### TASK GOAL
Write out, exactly as they appear, the records beginning with the line containing "As seen in this" and continuing through the end of the records, with both ends included.

### RECORDS TO PROCESS
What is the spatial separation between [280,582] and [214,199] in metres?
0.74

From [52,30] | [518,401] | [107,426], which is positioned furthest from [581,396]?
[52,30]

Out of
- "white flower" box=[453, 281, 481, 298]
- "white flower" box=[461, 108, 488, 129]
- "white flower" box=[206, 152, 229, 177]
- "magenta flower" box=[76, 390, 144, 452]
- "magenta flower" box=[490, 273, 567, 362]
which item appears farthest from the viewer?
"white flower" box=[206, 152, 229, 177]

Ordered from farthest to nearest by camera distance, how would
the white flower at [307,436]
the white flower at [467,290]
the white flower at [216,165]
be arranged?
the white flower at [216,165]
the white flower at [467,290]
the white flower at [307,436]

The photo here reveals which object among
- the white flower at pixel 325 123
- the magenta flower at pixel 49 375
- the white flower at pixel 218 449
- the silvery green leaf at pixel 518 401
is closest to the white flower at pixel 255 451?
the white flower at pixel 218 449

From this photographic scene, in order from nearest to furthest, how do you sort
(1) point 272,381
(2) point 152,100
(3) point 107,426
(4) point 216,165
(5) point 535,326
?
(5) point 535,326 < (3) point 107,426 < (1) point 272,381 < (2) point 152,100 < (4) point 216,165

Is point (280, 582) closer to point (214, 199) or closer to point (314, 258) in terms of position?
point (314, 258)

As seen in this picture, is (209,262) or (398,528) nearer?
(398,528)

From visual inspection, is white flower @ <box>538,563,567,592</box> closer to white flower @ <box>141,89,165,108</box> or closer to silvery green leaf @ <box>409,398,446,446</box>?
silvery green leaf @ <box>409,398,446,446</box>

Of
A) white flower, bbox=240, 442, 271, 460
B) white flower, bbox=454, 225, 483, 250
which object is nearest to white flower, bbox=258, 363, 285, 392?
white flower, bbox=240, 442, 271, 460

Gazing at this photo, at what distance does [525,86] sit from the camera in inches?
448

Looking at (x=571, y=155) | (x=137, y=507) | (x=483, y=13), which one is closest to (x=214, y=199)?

### OUTPUT
As seen in this picture, is (209,262) or (398,528) nearer?
(398,528)

From visual inspection, is white flower @ <box>538,563,567,592</box> closer to white flower @ <box>141,89,165,108</box> or closer to silvery green leaf @ <box>409,398,446,446</box>?
silvery green leaf @ <box>409,398,446,446</box>

Of
A) white flower, bbox=240, 442, 271, 460
B) white flower, bbox=454, 225, 483, 250
which object is nearest to white flower, bbox=258, 363, 285, 392?
white flower, bbox=240, 442, 271, 460

Gazing at this photo, at what distance does [525,86] sit from the camera in inches?
448

Looking at (x=571, y=155) | (x=137, y=507) | (x=483, y=13), which one is closest to (x=214, y=199)?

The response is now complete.